Requirement 1:
According to the report on university funding and accreditation, in how many areas was the institution found noncompliant by SACS?
Requirement 2:
Render this sentence from the report on university funding and accreditation into Spanish: "The Governor's budget will be out next week."
Requirement 3:
Carry the report on university funding and accreditation forward from its final sentence.

Passage to read:
At some point Universities will be asked a question about whether they would prefer the Governor's earmarked funding or dollars to get the Universities closer to base adequacy funding. The other four institutions getting these earmarked funds may not be able to say no to earmarked funding. The entire principle of earmarked funding for Universities does run upstream against the idea of restructuring.

The Governor's budget will be out next week. We can better understand the direction he proposes then.

The University restructuring proposal is moving ahead. We need to have Institutional Performance Standards, set by the State Council of Higher Education in Virginia (SCHEV). There were 72 metrics proposed, now there are 24-25. They are complicated; some don't measure what they say they will measure. We will need to set annual and six-year targets. We can only fail to meet a few of these. We, UVA, Virginia Tech and a few other institutions will send in our metrics.

We go up January 4th to SCHEV staff to arrive at consensus on these metrics for Institutional Performance Standards. Sometimes our numbers and their numbers don't agree. The Governor has sent us a copy of his proposals, with some new metrics.

We have received our external review from the Southern Association of Colleges and Schools (SACS). We provided material in early September in response to SACS principles. We were found noncompliant in 9 areas, most compliant institutions come back noncompliant in 12 areas. Some were highly technical: we don't have a 2005 audit (which is not back); there were quibbles over faculty qualifications (Graduate programs without faculty holding graduate degrees in that precise discipline); the Board of Visitors' (BOV) bylaws shows no annual evaluation of the president, though there is mention of an annual evaluation in his contract letter. The major area of noncompliance was in what we predicted: we can't demonstrate that institutional effectiveness is working. Nothing has us off-track. We have to respond by Mar 1 in a focus report. If you're interested I'd be happy to share it with you.

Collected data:

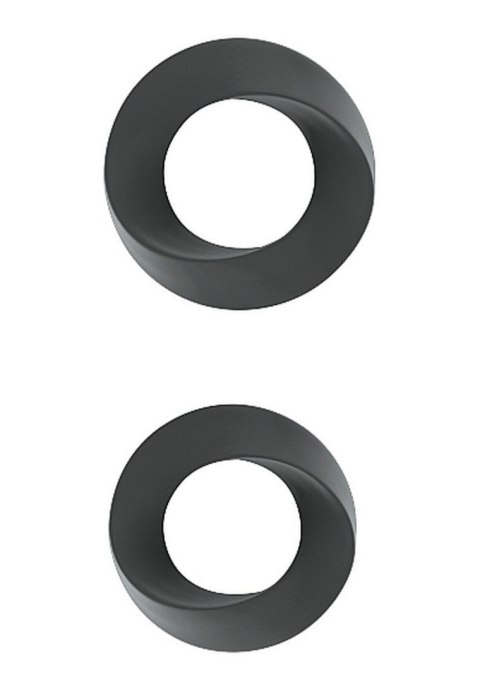 No.24 - Cockring Set - Grey No.24 - Cockring Set - Grey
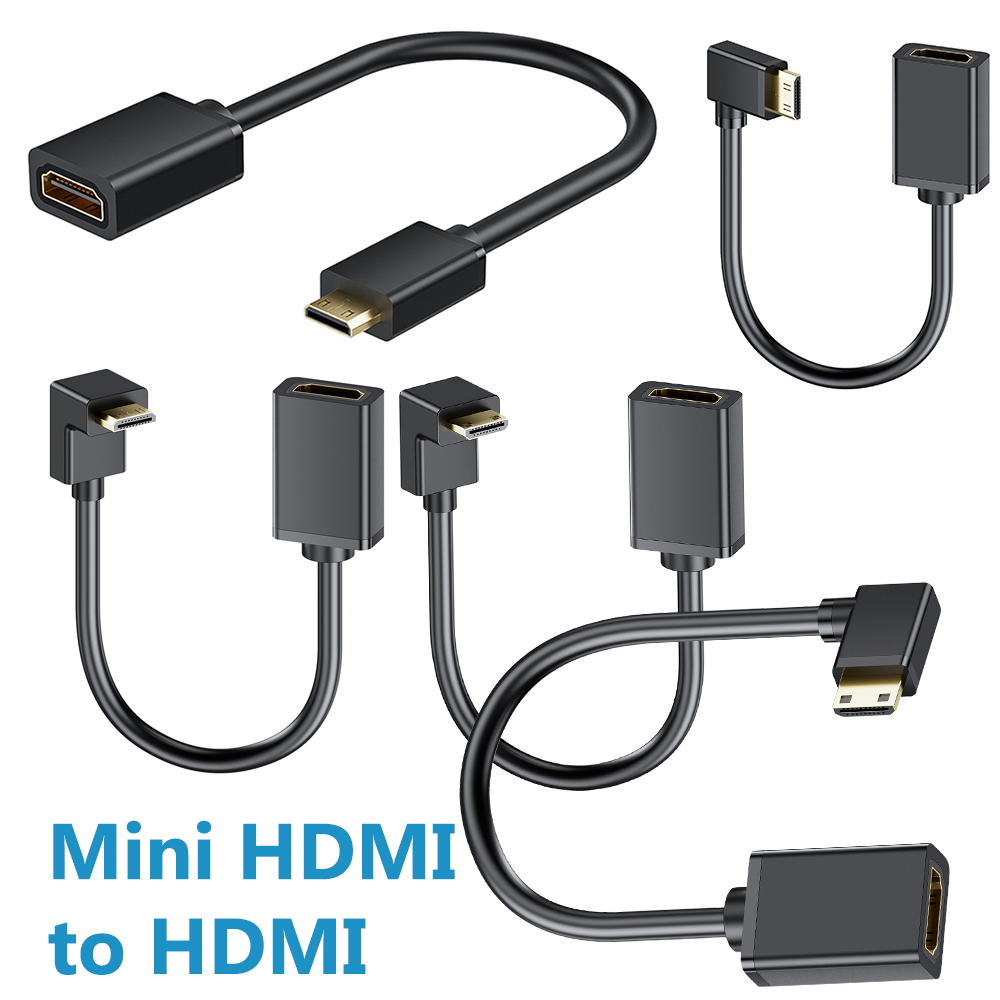 Pi Camera Cable - Kabel 4K Mini HDMI do HDMI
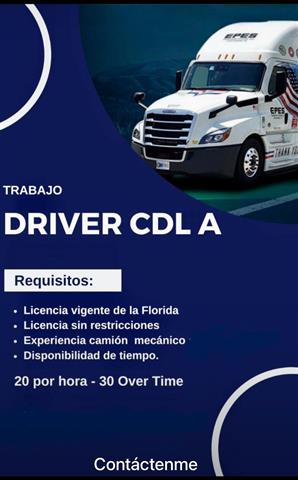 Driver CDL A image 1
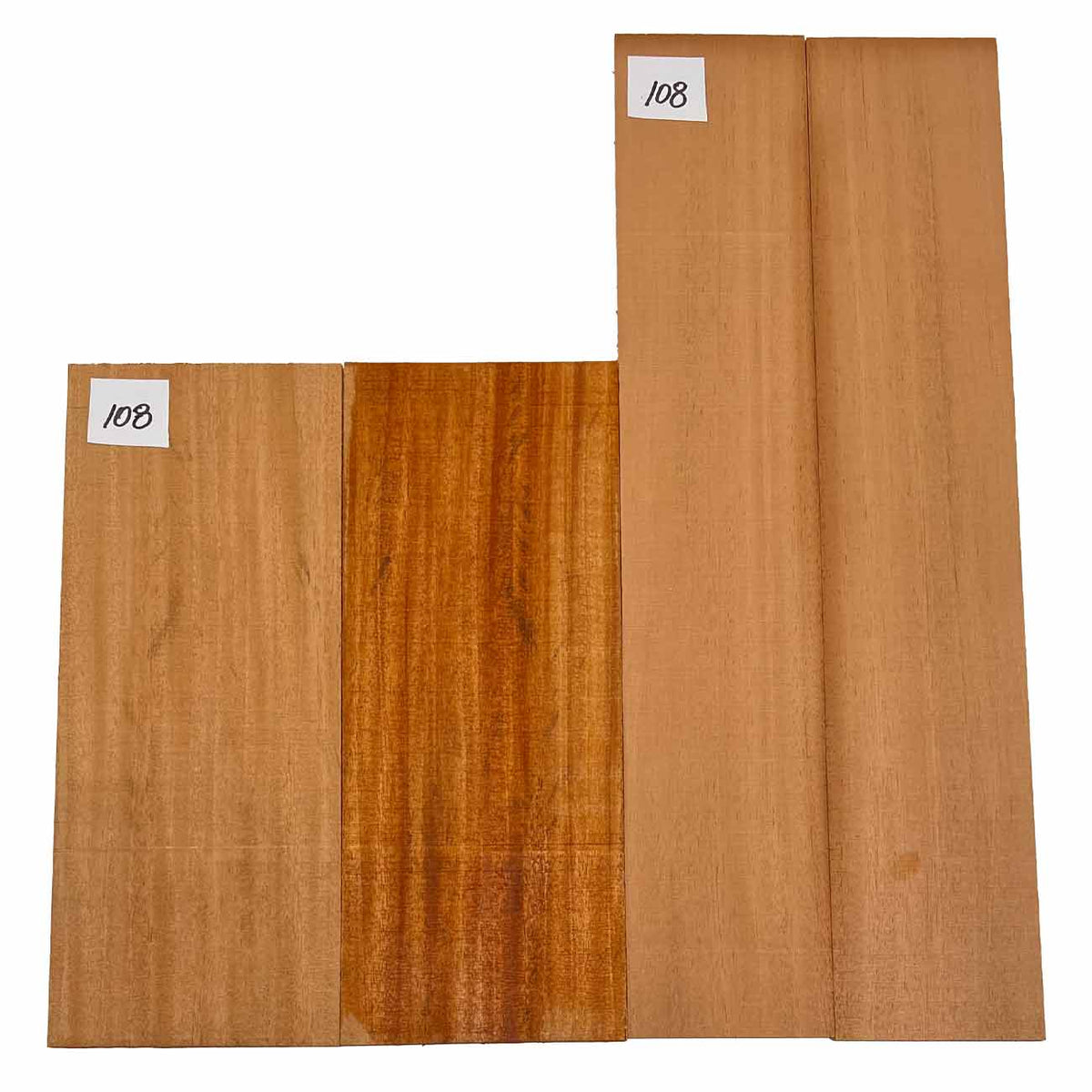 Fijian Mahogany , Tenor Ukulele Back and side + Top #108 - Exotic Wood Zone - Buy online Across USA 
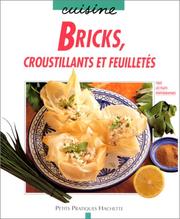 Cover of: Bricks, croustillants et feuilletés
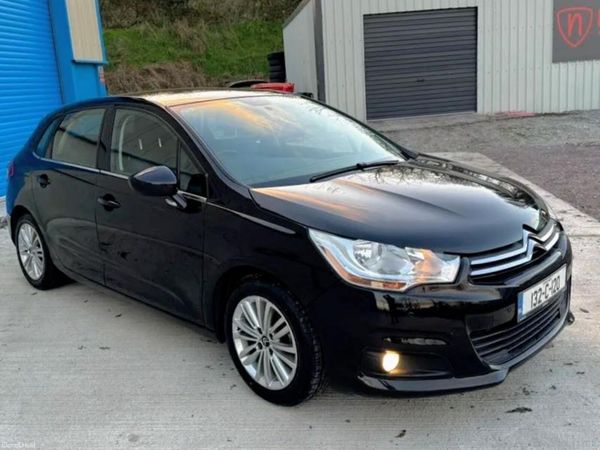 Citroen C4 Hatchback, Diesel, 2013, Black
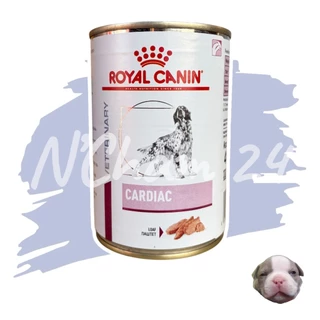 โปรดอ่านก่อนสั่ง Royal Canin Cardiac 410g x 1กระป๋อง อาหารสุนัข โรคหัวใจแบบกระป๋อง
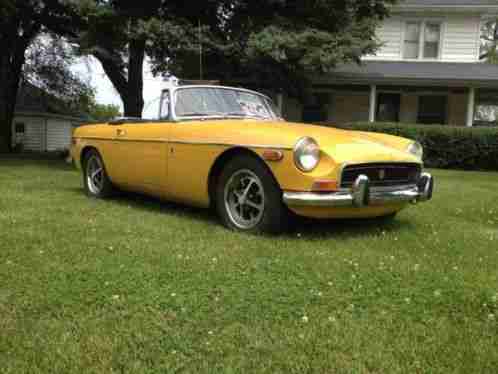 1971 MG MGB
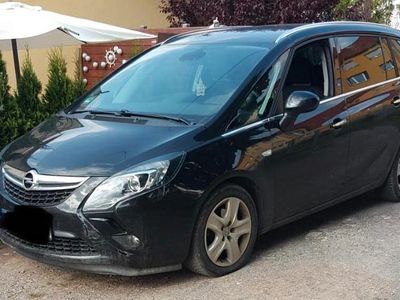 Gebraucht Opel Zafira Tourer 131 PS (96 kW) 2012 Schwarz Van / Kleinbus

Reply 1:
Nine areas.

Reply 2:
El presupuesto del Gobernador saldrá la próxima semana.

Reply 3:
At request of Women's network, Provost Feiss has initiated study of racial and gender equity across the entire faculty to see if there are inequities. This has been done by the deans, but there has been no comprehensive study in over a decade. Lorne Kuffel, Shirley Aceto, Tom Ward, and Kelly Lockeman are at work on this.

I have begun a full review of the faculty handbook to bring it up-to-date. It is not the easiest document to work with. It was written over a six-year period by a committee of thousands; there are problems with continuity and logic. I hope to finish this by the end of the summer. I will work with Colleen Kennedy, Shirley Aceto, and members of the executive committee. I hope to have a draft copy to you with a highlighting of substantive changes. Substantive changes in the faculty handbook must be approved by BOV. Presently we have separate documents now for faculty and adjuncts who take positions here. These rules apply to everyone on the faculty, but are not in all the documents that faculty receive. I hope to come up with flowcharts: e.g. if this happens, then this is how you proceed. I encourage you and colleagues with long-term concerns to pass on comments to me and to Colleen. Much of the faculty rights and responsibilities section is lifted from AAUP Red Book, and may not be changed.

3:52

FRA proposal (Provost's Proposal for Faculty Research Assignments)

(NB: the FRA proposal is at
http://www.wm.edu/facultyassembly/draftdocs/fraprop.pdf
The Ad-hoc committee's response to this proposal is at http://www.wm.edu/facultyassembly/2005-6/FRA_resp.pdf
)

President Beers pointed out that he would like to limit discussion to half an hour.

Armstrong: David Armstrong introduced the ad-hoc committee on the faculty research program proposal. This committee has consulted the faculty broadly, and have closely read synopses of the discussions of the Faculty Assembly and Arts & Sciences meetings about this proposal. I thought the committee functioned well, and would like to thank the committee for its work.

Armstrong: Apologies for not getting this out sooner. Alan Fuchs helped us recognize the separate aspects of this proposal that need to be considered separately. We did break down into nine separate topics and worked through them rapidly. David Lutzer and Bob Archibald suggested funding by increasing the size of the faculty. Virginia Torczon and Will Hausman also provided input.

Armstrong: We did not discuss funding for Faculty Research Proposal. The mechanism of drawing on indirect costs will vary, as will demand. We felt it wasn't within the purview of our committee to come up with a funding model.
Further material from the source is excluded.